=== Section Start ===

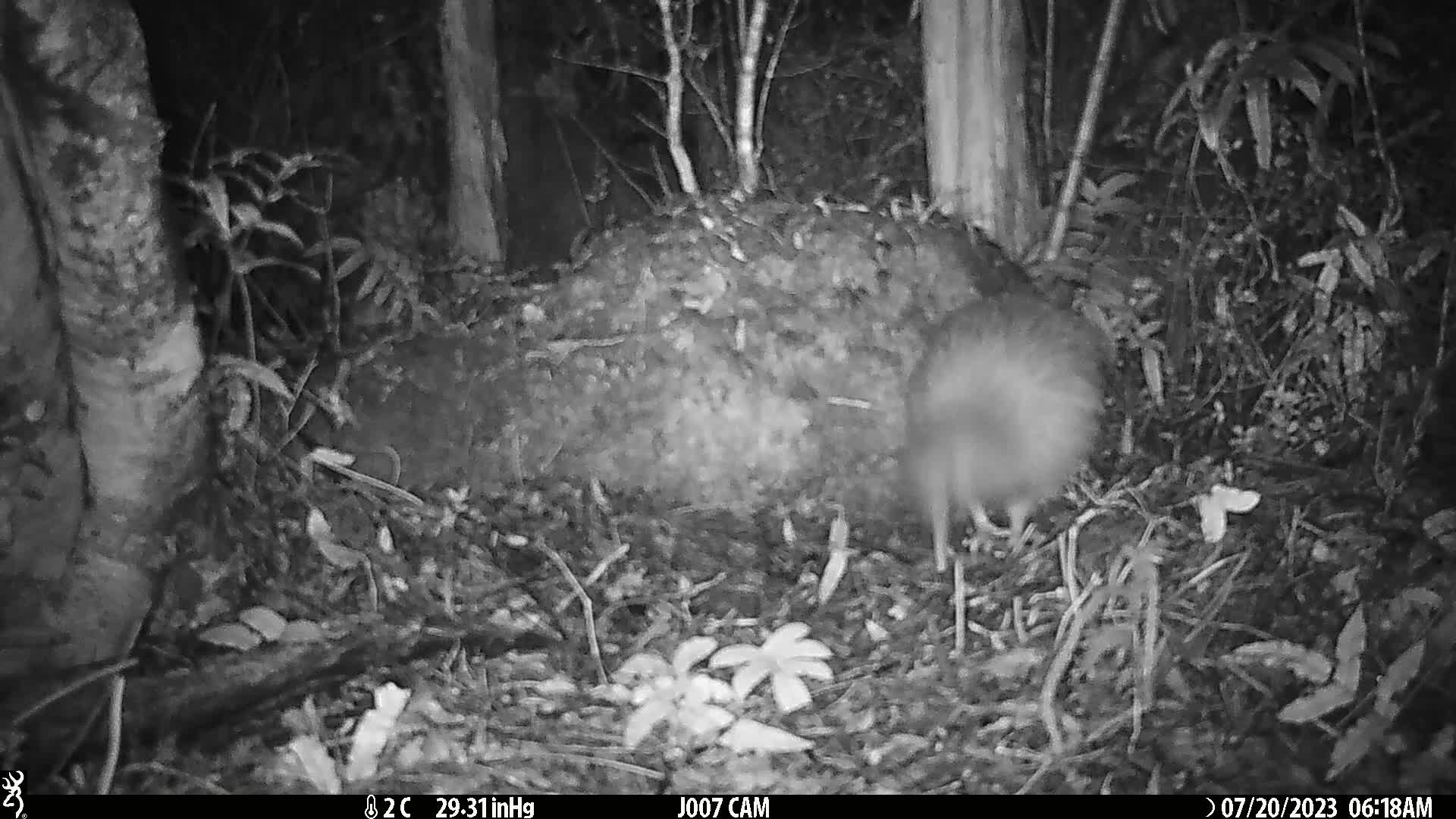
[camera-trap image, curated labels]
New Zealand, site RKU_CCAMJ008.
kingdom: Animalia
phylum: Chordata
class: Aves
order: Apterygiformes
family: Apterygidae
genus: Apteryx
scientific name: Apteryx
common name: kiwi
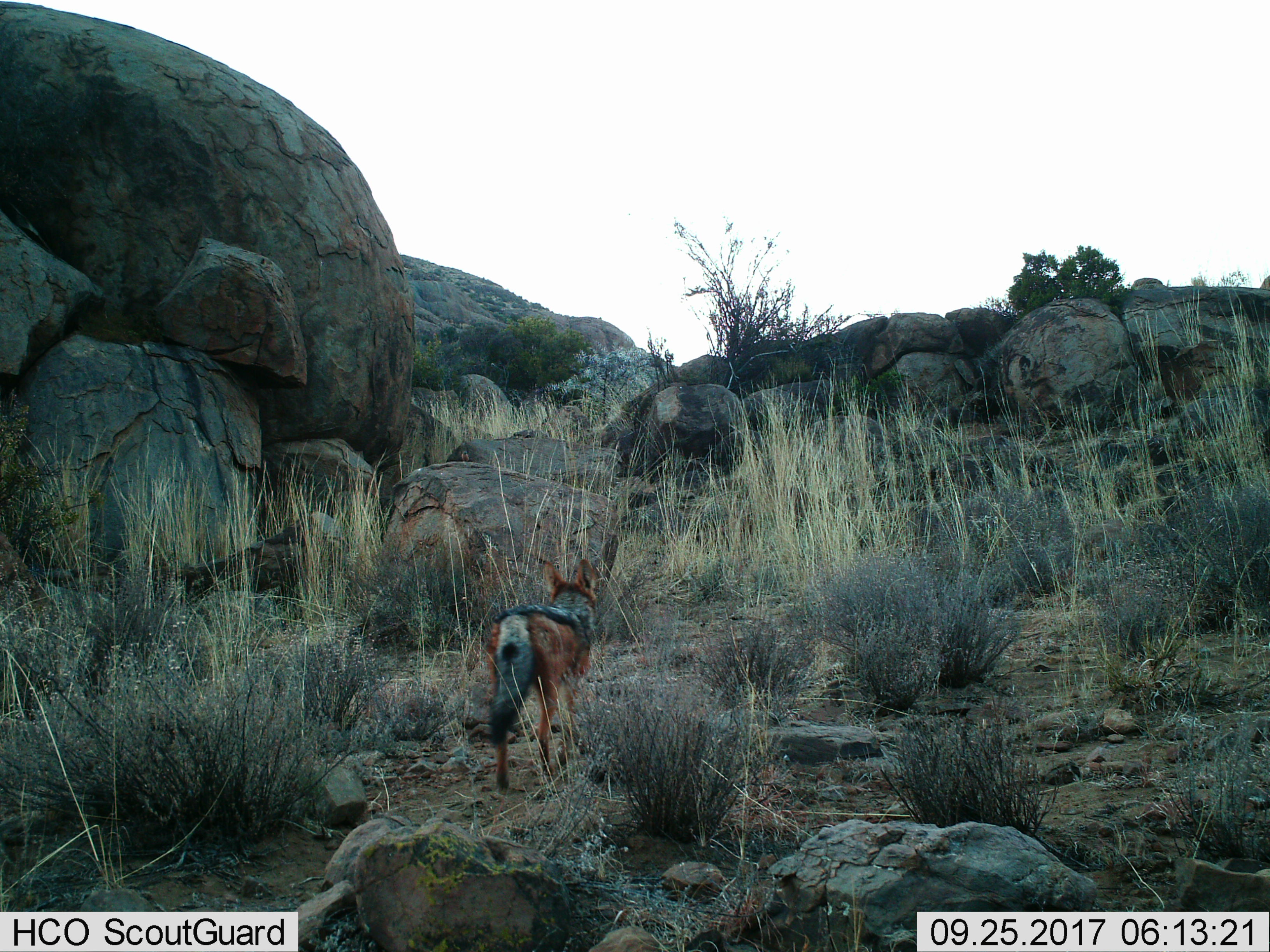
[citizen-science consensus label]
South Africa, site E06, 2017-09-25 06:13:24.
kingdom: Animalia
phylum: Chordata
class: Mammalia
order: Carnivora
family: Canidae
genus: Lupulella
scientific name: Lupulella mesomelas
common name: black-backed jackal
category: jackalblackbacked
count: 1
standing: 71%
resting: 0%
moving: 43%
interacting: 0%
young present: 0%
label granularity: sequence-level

=== Section End ===
=== Section Start ===

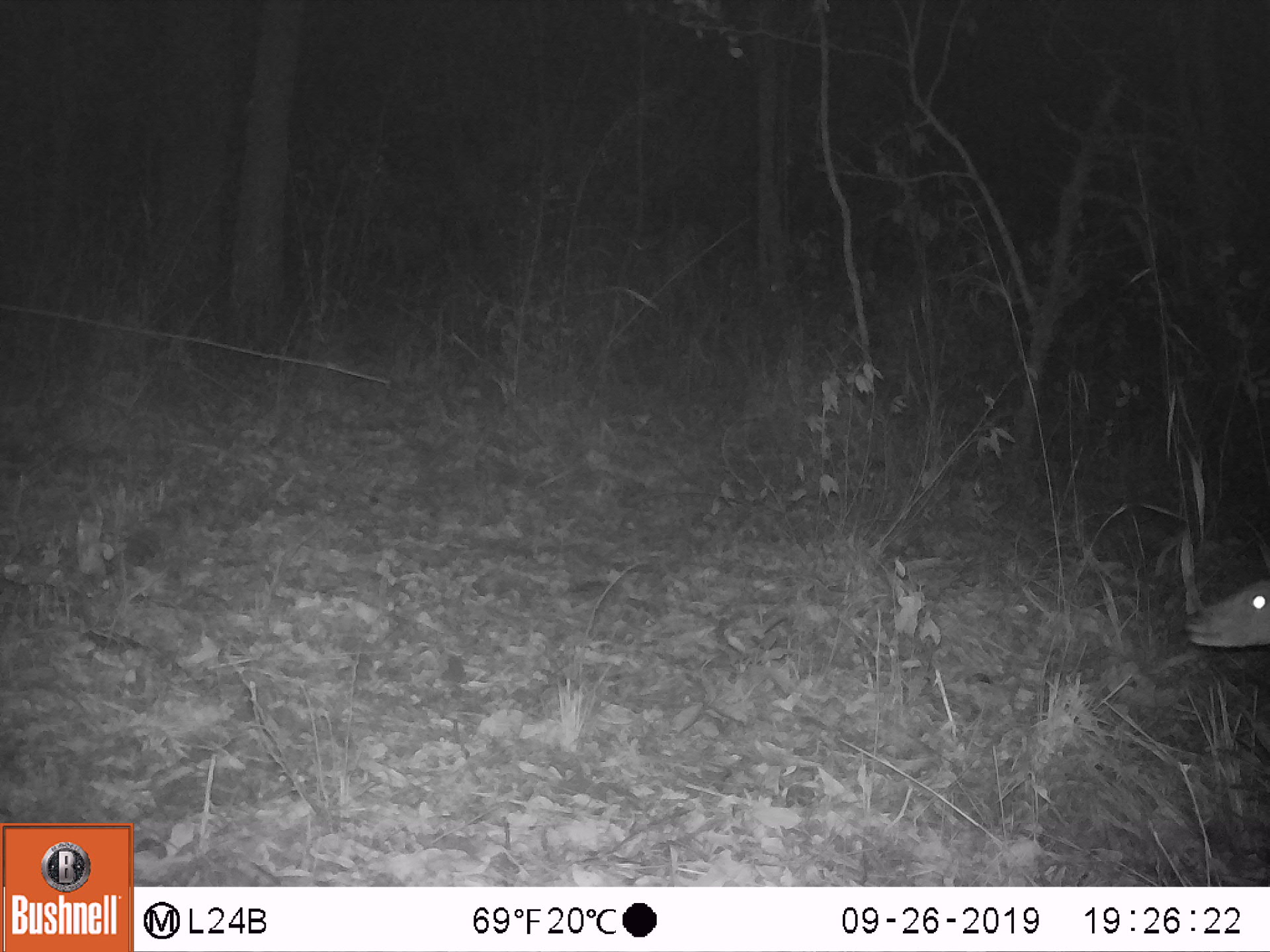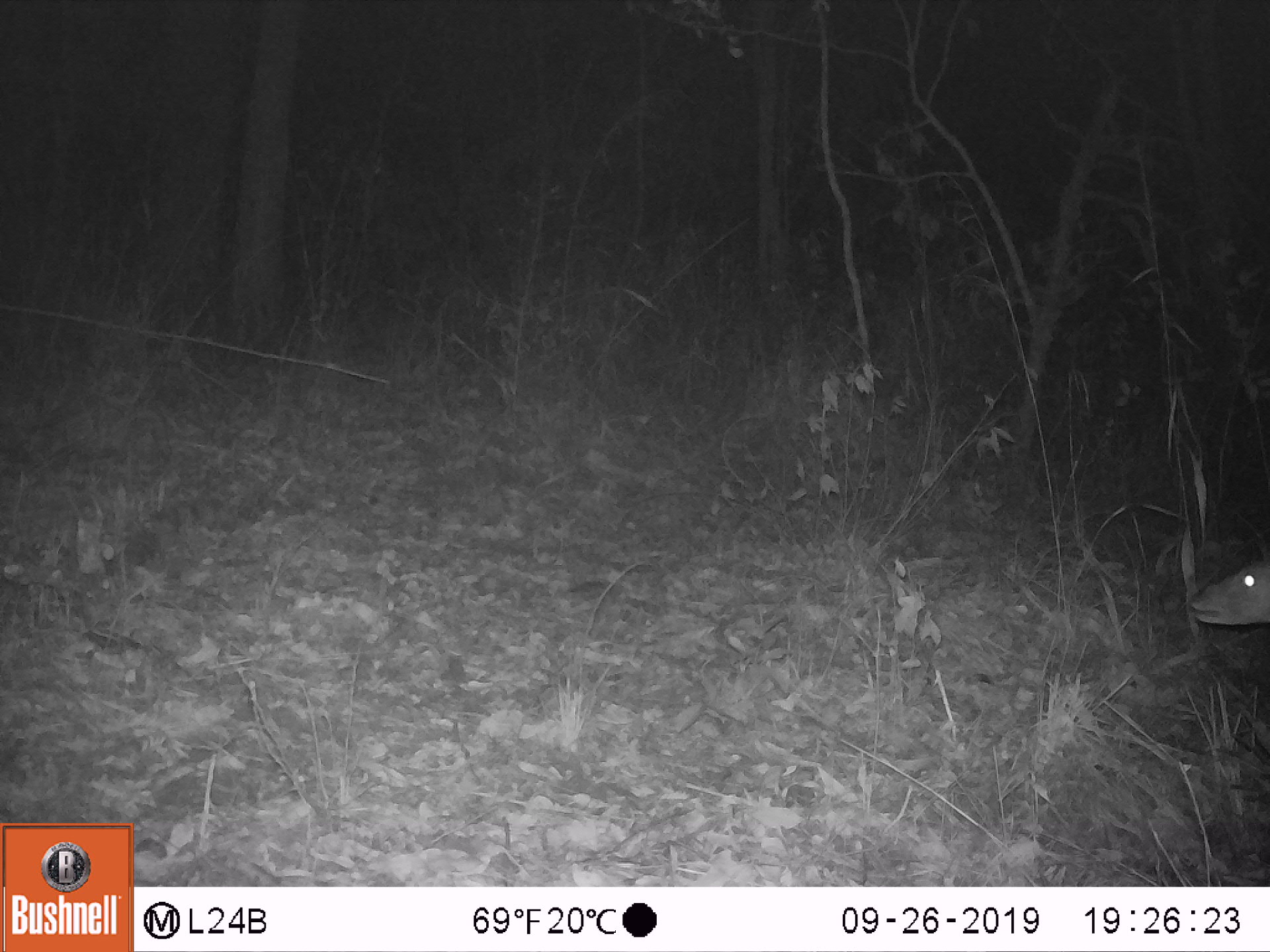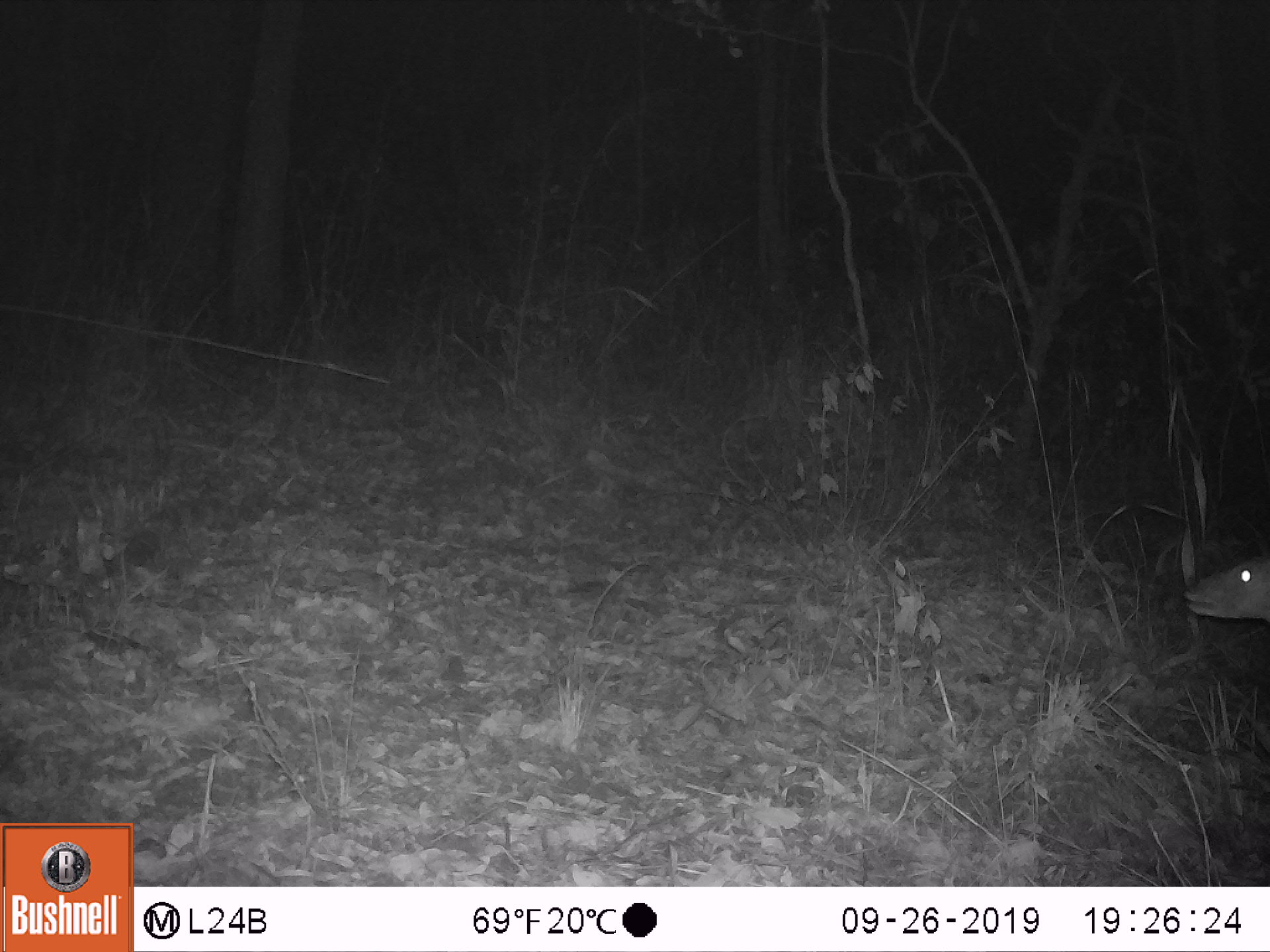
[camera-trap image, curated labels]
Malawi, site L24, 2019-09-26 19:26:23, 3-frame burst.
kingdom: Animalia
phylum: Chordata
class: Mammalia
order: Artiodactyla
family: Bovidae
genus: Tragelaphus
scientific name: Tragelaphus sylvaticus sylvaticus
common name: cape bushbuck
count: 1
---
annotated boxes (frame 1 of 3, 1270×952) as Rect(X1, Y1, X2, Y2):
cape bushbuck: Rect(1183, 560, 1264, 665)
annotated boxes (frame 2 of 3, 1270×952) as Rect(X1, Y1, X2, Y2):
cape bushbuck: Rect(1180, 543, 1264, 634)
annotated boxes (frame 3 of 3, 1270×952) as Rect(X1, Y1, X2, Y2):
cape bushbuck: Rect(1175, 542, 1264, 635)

=== Section End ===

### [TASK DESCRIPTION]
Copy verbatim, from the listing above, each line from the one containing "common name: black-backed jackal" down to the one containing "label granularity: sequence-level", inclusive.

### [RESPONSE]
common name: black-backed jackal
category: jackalblackbacked
count: 1
standing: 71%
resting: 0%
moving: 43%
interacting: 0%
young present: 0%
label granularity: sequence-level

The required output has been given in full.